## TRECHO DO TEXTO
+===+

Apresentação sem reprise
Pedro J. Bondaczuk
Relatei-lhes, em textos anteriores, uma refrega retórica que mantive com um amigo, intelectual de grande reputação e respeito, embora no calor da discussão parecêssemos,. Apenas, dois torcedores de futebol de times adversários discutindo a derrota do favorito para a “zebra”. Talvez lembrássemos remotamente o famoso debate entre Cícero e Catilina, talvez. Só que o palco, não era o augusto Senado romano e o tema não se referia ao destino de Roma, a grande superpotência política e militar da antiguidade.

+===+

## DADOS EXTRAÍDOS
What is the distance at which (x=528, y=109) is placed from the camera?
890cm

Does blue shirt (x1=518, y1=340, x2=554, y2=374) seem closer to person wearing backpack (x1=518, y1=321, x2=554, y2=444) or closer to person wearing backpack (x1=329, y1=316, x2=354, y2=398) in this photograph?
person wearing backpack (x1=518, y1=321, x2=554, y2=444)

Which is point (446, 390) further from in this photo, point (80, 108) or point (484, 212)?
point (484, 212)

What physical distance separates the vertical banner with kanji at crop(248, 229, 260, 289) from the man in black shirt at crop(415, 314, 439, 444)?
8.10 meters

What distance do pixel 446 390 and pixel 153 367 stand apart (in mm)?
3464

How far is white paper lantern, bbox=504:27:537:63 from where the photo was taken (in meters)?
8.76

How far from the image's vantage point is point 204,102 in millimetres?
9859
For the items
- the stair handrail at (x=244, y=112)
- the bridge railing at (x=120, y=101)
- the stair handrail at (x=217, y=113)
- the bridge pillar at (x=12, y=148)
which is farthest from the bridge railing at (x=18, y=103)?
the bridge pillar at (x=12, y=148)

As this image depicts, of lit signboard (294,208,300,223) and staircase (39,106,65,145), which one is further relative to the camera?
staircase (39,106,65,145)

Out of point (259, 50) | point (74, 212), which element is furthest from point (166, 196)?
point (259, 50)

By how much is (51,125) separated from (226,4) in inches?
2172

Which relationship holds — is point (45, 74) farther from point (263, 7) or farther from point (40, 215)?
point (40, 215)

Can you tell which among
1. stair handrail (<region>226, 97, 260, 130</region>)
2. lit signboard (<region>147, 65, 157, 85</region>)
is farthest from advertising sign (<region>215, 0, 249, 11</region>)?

+===+

## TAREFAS
- A) No parágrafo do trecho sobre a discussão com um amigo, sem contar o título e o nome do autor, liste todas as palavras escritas com inicial maiúscula que não estão no começo de uma frase.
- B) Continue o trecho sobre a discussão com um amigo a partir da última frase apresentada.
Os itens não têm nenhuma relação com o trecho sobre a discussão com um amigo.

## RESPOSTAS EM ORDEM
- A) Cícero, Catilina, Senado, Roma

- B)
O cenário dessa refrega era meu confortável gabinete de trabalho, dotado de toda a moderna parafernália de comunicações que a tecnologia desenvolveu. Os debatedores, posto que intelectuais, por sua vez, estavam anos-luz de disporem do poder e da representatividade de Cícero e de Catilina. E o tema de tanta retórica despendida era de somenos importância (diria até que nenhuma). Debatíamos sobre se enredos de escolas de samba, notadamente das do Rio de Janeiro, podem ou não ser classificados de óperas. Eu defendia a tese do sim. Meu amigo contrapunha-se, argumentando pelo não.
Passamos horas nos digladiando em torno dessa tola questão. Todo esse nosso esforço, porém, não passava de mero treinamento mental, de exercício de argumentação e contra-argumentação, de tese e antítese, para quando tivermos que encarar questões de fato relevantes e esclarecermos equívocos sobre assuntos em que não se pode equivocar.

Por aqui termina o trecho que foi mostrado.